Teks Sumber:
********************
Abdur Razaq menceritakan dari Mu’mmar, dari Qatadah, Ibnu Abbas mengatakan, artinya: “Allah mengujinya dengan manasik haji.” Dan mengenai firman Allah Ta’ala, Î وَإِذ ابْتَلَـى إِبْرَاهِيمَ رَبَّهُ بِكَلِمَاتٍ Ï “Dan ingatlah ketika Ibrahim diuji Rabb-nya dengan beberapa kalimat (perintah dan larangan).” Abdur Razaq juga meriwayatkan dari Ibnu Abbas, ia mengatakan: “Allah mengujinya dengan Thaharah, yaitu lima hal di bagian kepala, dan lima hal lagi di bagian badan. Di bagian kepala itu adalah, pemotongan kumis, madhmadhah (berkumur) istinsyaaq (menghirup air ke dalam hidung), bersiwak, dan menyela-nyela rambut (dengan air). Dan lima hal di bagian badan adalah memotong kuku, mencukur bulu kemaluan, khitan, mencabut bulu ketiak, serta mencuci bekas buang air besar dan bekas buang air kecil dengan air
Berkenaan dengan hal tersebut, aku (Ibnu Katsir) katakan, yang hampir sama dengan pendapat ini adalah apa yang terdapat dalam sebuah hadits dalam Kitab Shahih Muslim dari Aisyah radhiallahu ‘anha, ia bercerita, Rasulullah Shalallahu ‘alaihi wa sallam telah bersabda:
عَشْرٌ مِنَ الْفِطْرَةِ، قَصُّ الشَّارِبِ، وَإِعْفَاءُ اللِّحْيَةِ، وَالسِّوَاكُ، وَاسْتِنْشَاقُ الْمَاءِ، وَقَصُّ اْلأَظْفَارِ، وَغَسْلُ الْبَرَاجِمِ، وَنَتْفُ اْلإِبْطِ، وَحَلْقُ الْعَانَةِ، وَانْتِقَاصُ الْمَاءِ.
********************
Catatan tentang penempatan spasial
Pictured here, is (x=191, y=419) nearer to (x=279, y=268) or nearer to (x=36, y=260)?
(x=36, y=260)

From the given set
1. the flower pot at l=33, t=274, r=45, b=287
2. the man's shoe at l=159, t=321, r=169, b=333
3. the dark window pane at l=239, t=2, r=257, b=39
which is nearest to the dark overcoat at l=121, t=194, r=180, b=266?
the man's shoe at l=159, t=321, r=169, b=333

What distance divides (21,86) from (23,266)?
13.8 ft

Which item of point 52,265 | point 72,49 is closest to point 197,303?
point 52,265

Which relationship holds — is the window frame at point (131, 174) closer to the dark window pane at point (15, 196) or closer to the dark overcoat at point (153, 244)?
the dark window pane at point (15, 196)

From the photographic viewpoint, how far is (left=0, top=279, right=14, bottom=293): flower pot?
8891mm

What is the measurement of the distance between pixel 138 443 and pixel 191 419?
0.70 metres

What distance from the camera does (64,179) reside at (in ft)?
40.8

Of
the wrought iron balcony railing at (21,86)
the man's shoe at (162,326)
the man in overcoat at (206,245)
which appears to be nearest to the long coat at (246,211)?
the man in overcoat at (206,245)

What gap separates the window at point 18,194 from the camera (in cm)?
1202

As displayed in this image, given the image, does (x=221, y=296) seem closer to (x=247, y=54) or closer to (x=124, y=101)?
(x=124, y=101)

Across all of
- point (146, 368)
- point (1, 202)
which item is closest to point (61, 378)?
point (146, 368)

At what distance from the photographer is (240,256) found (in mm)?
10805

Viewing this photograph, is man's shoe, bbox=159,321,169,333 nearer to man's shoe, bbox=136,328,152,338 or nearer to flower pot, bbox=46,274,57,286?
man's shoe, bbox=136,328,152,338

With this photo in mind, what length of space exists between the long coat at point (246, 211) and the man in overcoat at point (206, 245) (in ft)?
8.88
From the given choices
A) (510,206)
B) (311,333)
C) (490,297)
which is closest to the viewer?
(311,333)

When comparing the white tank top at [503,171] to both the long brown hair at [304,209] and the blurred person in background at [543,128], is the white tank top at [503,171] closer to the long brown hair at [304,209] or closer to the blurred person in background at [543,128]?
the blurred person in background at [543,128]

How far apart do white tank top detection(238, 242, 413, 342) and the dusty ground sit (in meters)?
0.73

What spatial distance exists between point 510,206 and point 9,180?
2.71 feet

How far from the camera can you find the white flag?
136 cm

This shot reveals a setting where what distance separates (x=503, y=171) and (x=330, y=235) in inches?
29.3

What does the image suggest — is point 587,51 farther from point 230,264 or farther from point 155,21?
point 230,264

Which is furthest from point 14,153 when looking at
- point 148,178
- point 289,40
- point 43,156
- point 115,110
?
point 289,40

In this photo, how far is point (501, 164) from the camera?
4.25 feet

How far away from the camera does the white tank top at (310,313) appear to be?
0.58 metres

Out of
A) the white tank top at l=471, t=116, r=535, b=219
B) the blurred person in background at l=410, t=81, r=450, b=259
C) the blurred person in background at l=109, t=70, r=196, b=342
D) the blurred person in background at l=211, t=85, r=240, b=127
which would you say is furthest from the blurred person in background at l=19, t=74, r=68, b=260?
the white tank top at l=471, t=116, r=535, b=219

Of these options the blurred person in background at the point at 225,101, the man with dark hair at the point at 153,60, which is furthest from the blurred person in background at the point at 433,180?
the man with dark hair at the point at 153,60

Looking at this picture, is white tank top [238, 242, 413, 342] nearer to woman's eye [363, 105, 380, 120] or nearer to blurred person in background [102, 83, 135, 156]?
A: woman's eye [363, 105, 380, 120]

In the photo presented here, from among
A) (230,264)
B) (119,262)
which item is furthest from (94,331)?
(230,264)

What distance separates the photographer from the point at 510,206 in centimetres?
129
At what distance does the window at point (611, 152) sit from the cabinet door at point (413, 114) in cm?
********************
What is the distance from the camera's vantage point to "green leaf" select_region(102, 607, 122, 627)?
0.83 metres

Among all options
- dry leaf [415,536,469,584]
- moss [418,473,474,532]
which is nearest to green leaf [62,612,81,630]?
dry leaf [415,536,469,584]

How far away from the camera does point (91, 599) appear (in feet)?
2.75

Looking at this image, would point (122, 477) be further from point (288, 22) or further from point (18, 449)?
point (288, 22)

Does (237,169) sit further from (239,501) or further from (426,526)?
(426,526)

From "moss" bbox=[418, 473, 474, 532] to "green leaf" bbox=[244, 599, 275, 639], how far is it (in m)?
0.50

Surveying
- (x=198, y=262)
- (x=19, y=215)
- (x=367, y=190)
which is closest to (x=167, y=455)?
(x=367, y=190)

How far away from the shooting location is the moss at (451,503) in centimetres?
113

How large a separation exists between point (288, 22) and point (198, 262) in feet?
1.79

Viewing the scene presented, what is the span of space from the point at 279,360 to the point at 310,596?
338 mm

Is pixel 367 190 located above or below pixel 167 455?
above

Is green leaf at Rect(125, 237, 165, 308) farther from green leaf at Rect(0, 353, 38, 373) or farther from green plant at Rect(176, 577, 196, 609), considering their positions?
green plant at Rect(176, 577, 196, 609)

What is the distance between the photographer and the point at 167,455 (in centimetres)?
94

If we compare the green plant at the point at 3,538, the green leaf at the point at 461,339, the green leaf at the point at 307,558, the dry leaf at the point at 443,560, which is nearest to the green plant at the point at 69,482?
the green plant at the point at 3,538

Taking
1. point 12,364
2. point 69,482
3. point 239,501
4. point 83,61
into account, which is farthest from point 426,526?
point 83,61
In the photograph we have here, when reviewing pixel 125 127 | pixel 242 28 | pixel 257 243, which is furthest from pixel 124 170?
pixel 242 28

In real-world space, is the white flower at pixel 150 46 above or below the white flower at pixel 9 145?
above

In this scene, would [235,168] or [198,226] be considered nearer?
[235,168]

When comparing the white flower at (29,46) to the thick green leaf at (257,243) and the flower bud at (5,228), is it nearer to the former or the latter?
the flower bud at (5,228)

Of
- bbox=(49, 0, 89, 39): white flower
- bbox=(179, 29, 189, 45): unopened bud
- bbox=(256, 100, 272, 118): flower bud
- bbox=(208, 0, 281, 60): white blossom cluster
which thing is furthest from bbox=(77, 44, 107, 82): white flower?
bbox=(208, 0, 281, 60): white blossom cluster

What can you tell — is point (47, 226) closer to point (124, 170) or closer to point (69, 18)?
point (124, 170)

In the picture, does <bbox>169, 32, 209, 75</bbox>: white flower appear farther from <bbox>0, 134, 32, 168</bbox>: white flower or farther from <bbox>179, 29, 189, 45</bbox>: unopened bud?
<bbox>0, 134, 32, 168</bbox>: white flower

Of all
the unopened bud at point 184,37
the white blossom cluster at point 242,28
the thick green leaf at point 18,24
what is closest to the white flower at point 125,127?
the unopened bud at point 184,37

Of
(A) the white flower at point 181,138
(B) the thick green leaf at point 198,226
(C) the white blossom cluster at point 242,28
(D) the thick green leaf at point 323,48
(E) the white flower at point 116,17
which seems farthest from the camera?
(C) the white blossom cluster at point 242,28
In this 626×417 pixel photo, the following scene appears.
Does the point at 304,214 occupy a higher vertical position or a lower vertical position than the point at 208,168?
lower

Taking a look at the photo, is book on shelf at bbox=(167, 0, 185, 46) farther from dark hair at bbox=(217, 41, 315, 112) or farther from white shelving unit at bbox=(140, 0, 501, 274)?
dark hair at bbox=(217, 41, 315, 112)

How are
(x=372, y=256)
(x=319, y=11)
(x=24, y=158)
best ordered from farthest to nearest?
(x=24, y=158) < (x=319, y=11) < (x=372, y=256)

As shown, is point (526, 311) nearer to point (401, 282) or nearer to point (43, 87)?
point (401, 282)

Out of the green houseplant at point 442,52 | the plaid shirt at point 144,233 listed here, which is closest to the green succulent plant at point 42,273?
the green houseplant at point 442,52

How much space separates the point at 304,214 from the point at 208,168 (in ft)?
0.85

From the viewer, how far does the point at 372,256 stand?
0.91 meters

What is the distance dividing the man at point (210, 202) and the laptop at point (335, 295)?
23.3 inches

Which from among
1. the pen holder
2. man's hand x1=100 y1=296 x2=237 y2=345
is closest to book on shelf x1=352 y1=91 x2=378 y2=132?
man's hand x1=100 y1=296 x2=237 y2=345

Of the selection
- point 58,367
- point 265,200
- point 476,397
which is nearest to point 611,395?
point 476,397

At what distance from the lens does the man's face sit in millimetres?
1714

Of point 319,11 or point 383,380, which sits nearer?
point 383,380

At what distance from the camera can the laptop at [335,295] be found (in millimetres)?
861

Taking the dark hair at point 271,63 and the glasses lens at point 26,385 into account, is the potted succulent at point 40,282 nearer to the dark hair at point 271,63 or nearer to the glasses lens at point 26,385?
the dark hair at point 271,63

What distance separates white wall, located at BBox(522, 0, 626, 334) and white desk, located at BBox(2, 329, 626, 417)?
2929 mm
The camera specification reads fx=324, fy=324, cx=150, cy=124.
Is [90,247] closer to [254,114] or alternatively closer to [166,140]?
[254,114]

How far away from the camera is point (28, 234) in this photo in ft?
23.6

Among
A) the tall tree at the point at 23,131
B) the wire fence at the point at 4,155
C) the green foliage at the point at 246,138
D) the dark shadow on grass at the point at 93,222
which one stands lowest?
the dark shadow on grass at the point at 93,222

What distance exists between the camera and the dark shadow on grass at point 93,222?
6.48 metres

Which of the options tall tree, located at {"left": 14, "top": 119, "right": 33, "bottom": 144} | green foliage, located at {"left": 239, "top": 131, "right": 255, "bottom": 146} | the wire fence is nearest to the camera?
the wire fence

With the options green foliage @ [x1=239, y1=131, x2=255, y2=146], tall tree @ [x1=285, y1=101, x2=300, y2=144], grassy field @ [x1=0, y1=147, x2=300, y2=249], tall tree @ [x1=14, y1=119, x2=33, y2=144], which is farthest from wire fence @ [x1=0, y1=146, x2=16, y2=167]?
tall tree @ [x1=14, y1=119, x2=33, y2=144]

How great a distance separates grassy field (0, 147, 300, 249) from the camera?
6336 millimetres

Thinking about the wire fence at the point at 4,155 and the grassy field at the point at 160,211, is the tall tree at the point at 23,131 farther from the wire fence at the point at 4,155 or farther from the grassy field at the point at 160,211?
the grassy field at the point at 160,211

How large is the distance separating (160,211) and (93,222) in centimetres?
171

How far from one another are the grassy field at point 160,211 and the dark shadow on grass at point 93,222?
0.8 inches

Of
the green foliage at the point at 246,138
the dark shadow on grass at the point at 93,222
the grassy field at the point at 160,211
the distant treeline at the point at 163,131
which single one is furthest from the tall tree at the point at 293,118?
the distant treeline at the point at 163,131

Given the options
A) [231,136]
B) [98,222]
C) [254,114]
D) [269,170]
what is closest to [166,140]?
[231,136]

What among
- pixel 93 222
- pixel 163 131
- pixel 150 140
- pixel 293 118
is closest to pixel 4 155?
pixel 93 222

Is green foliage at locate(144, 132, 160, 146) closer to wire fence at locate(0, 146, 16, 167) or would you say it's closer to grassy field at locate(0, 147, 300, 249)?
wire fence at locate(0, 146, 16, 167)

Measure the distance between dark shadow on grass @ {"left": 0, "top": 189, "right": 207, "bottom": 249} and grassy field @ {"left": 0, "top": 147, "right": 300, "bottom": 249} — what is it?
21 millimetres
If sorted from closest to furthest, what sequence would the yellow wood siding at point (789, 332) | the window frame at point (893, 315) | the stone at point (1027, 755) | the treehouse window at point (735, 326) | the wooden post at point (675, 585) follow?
********************
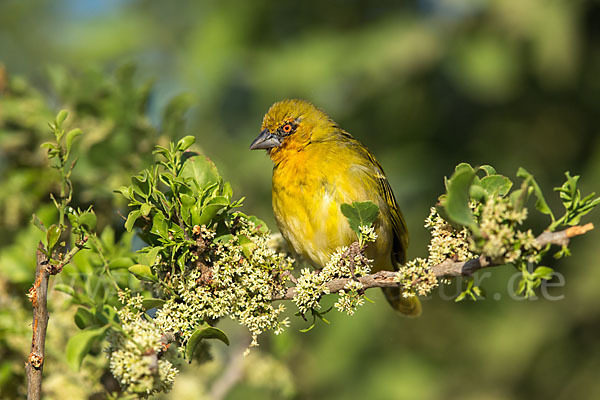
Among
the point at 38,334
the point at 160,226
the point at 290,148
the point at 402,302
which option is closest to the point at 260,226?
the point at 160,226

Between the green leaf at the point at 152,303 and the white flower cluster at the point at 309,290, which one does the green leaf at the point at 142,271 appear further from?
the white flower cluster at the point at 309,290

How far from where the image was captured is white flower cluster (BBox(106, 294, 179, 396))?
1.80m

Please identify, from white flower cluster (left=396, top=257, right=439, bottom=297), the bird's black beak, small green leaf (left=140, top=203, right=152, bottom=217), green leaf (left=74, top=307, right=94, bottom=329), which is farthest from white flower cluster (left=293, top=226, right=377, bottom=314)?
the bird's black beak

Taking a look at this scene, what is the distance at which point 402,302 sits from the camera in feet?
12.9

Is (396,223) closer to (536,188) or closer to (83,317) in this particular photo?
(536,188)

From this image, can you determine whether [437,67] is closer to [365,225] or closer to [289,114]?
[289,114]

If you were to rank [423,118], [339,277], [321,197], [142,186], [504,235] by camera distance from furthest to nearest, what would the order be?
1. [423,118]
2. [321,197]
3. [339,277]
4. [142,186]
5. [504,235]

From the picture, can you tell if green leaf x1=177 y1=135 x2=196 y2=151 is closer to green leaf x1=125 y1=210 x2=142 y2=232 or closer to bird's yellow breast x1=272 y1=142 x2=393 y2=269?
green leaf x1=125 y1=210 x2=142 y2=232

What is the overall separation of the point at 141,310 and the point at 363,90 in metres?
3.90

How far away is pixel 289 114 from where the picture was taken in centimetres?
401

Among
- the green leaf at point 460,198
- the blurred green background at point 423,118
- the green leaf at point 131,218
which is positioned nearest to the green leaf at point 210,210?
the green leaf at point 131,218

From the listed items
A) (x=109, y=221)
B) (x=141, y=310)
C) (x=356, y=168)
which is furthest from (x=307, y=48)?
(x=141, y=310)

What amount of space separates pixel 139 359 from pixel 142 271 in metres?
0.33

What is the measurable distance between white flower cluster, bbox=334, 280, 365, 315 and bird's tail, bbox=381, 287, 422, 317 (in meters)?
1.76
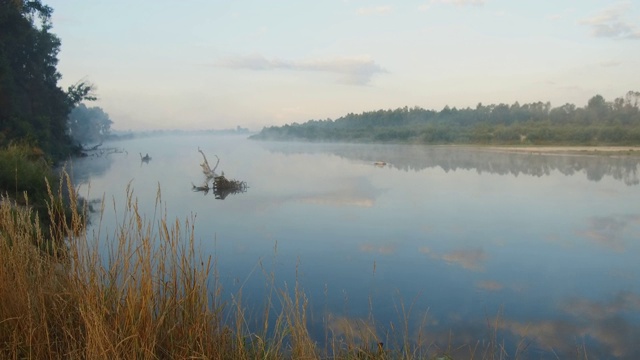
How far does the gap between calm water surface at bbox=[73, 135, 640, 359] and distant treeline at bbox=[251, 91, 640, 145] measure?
********************
Tugas Pengerjaan:
**1.** Jawab pertanyaan berikut berdasarkan teks tentang ujian Nabi Ibrahim:
(a) Menurut riwayat Abdur Razaq dari Mu'mmar, dari Qatadah, dengan apa Allah menguji Ibrahim?
(b) Apa hal ketiga yang disebut di antara lima hal di bagian badan?
(c) Dalam kitab apa terdapat hadits dari Aisyah yang dikutip Ibnu Katsir?
**2.** Teruskan teks tentang ujian Nabi Ibrahim, dimulai setelah hadits berbahasa Arab yang menutupnya.

Hasil Akhir:
**1.**
(a) Dengan manasik haji.
(b) Khitan.
(c) Kitab Shahih Muslim.

**2.**
“Sepuluh hal yang termasuk fitrah: mencukur kumis, memanjangkan jenggot, bersiwak, istinsyaqul maa (menghirup air ke dalam hidung), memotong kuku, menyela-nyela (menyuci jari-jemari), mencabut bulu ketiak, mencukur rambut kemaluan dan intiqhasul maa (menghemat dalam penggunaan air).” Mush’ab bin Syaibah mengatakan: dan aku lupa yang kesepuluh, mungkin hal itu adalah madhmadh (berkumur).” (HR. Muslim)
Berkenaan dengan hadits di atas, Waqi’ mengatakan: “اِنْتِقَاصُ الْمَاءِ istinja‘”.
Sedangkan dalam kitab Shahih Bukhari dan Muslim hadits dari Abu Hurairah Radhiallahu ‘anhu, dari Nabi Shalallahu ‘alaihi wa sallam, beliau bersabda:
اْلفِطْرَةُ خَمْسٌ: اْلخِتَانُ، وَاْلإِسْتِحْدَادُ، وَقَصَّ الشَّارِبِ، وَتَقْلِيْمُ اْلأَظْفَارِ، وَنَتْفُ اْلإِبْطِ.
“Fitrah itu ada lima; berkhitan, mencukur rambut kemaluan, memendekkan kumis, memotong kuku, dan mencabut bulu ketiak.” Lafadz hadits ini dari Imam Muslim.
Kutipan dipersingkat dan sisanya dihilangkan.